Le téléphone sonna vers onze heures du soir. Le numéro de Lioudmila Petrovna.
« Natasha, » la voix de sa belle-mère était inhabituellement calme. « Dima m’a appelée. Il m’a tout raconté. »
« Et que veux-tu me dire, Lioudmila Petrovna ? »
Un temps.
« Je veux dire… tu as bien fait. » Une autre pause. « J’aurais dû faire pareil il y a quinze ans, quand Galina a vécu chez nous pendant deux mois. Mais je n’ai pas pu. J’avais peur. Et ensuite, j’ai passé un an à remettre l’appartement en état. »
« Tu savais comment elle était. Pourquoi lui as-tu donné notre adresse ? »
« Parce que je suis une idiote, Natasha. Une vieille idiote lâche qui a encore peur de dire non à sa propre sœur. Pardonne-moi. »
« Lioudmila Petrovna… » Natasha s’assit sur un tabouret. « Merci. C’est la première chose honnête que j’entends de votre part depuis deux ans. »
« Je sais. Et j’ai honte. »
« Dmitry peut revenir dans une semaine. S’il le souhaite. Mais s’il choisit encore la bière et le silence plutôt que moi, alors il ne devrait pas revenir du tout. »
« Je lui dirai. Et Natasha… Je viendrai la semaine prochaine. Seule. Sans Galina. Si ça ne te dérange pas. »
« Viens. »
Natasha raccrocha. Elle regarda l’appartement propre, lavé, vide. Pour la première fois en cinq jours, elle sentit qu’elle pouvait respirer.
Le lendemain matin, Dmitry appela.
« Natasha, pardonne-moi. Je comprends que j’ai eu tort.
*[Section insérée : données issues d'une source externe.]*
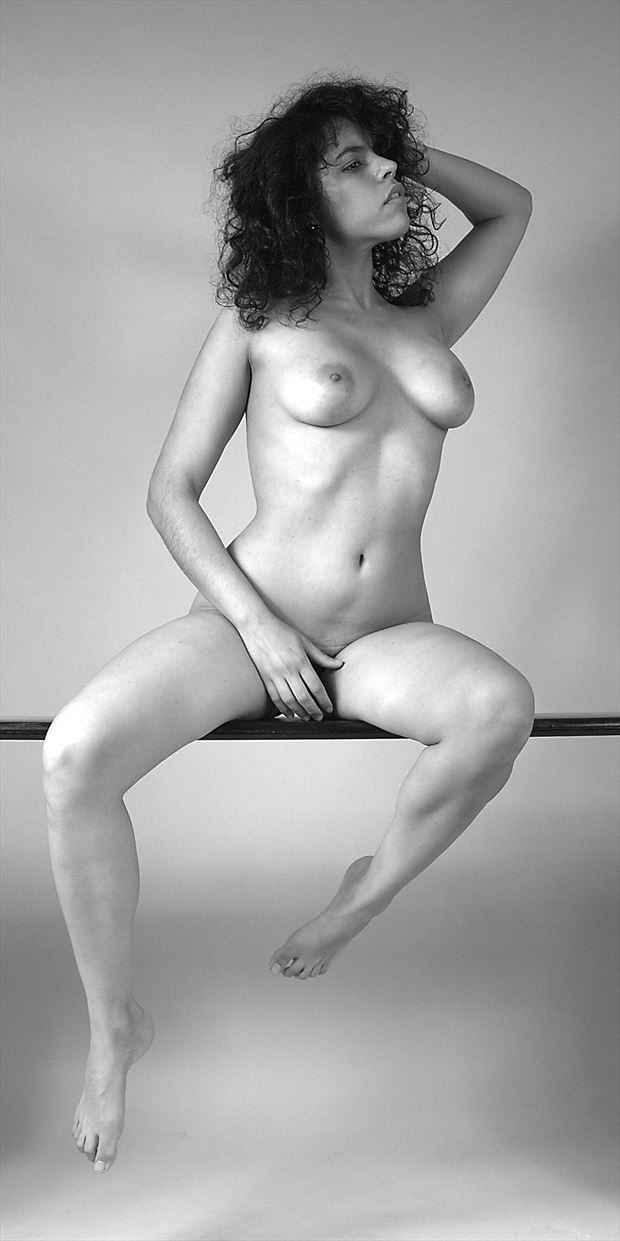 lucia02 artistic nude photo print by photographer pblieden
S’il te plaît… »
« Une semaine, Dmitry. Pas un jour plus tôt. Profite de ce temps pour décider quel mari tu es—celui qui se cache derrière une bouteille ou celui qui reste aux côtés de sa femme. »
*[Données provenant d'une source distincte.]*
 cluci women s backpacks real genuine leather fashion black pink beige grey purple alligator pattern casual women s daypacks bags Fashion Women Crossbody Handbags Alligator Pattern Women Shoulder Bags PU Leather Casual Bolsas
Elle raccrocha. Et une demi-heure plus tard, un message arriva de Svetlana : « Kristina a écrit une chanson pour toi. Elle s’appelle ‘Celle qui n’a pas eu peur’. Tu veux qu’on vienne ce week-end pour qu’elle te la chante ? »
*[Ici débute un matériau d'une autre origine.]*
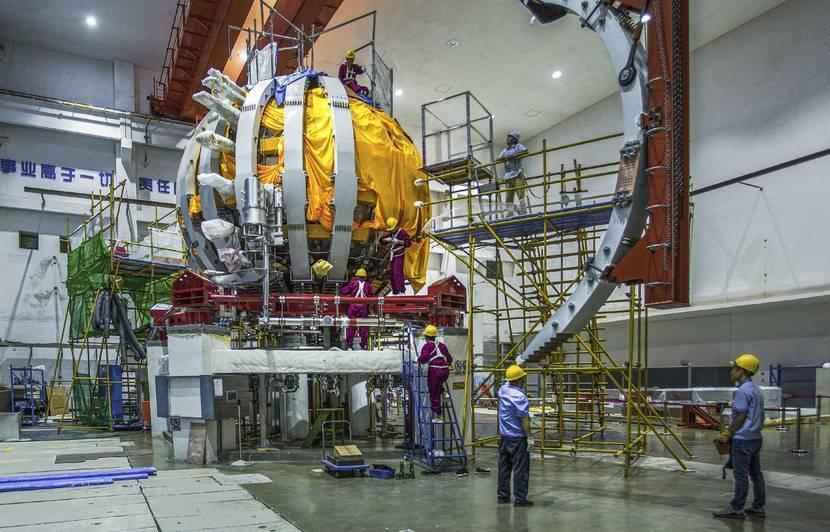 Fusion nucléaire : le soleil artificiel chinois bat son record de température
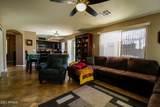 11507 Persimmon Avenue - Photo 8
Natasha sourit. Pour la première fois depuis des jours—elle sourit vraiment.
Et à la gare, dans la salle d’attente, Galina était assise seule, avec un sac de courses à la place d’une valise, car Boris avait pris les deux. Son téléphone restait silencieux. Aucun ami ne répondait à ses appels. Les deux “invités” avaient envoyé un message commun : « Galina, tu nous dois le pressing de deux manteaux. Quatre mille sept cents roubles. Numéro de carte ci-joint. » Le prochain train n’était que dans sept heures, et elle n’avait pas d’argent pour acheter un billet—son portefeuille était resté dans la valise que Boris avait prise.
Galina composa le numéro de sa sœur. Une sonnerie, une deuxième, une troisième.
« Lioudmila, c’est moi… »
« Galina, je suis occupée. »
« Lioudmila, attends ! J’ai besoin d’aide ! Borya m’a quittée, je suis seule à la gare, je n’ai pas d’argent, je n’ai pas— »
« Pendant vingt ans tu n’as aidé personne. Pas une seule personne. Tu n’as fait que prendre. Maintenant, reste là et réfléchis à ce que ça fait quand il n’y a personne à tes côtés. Adieu, Galina. »
Bips courts.
Galina baissa lentement le téléphone. Sur le panneau de la gare, les lettres clignotaient : « Retardé. Heure de départ estimée—à confirmer. »
Personne n’est venu pour elle. Ni après une heure, ni après trois, ni après sept.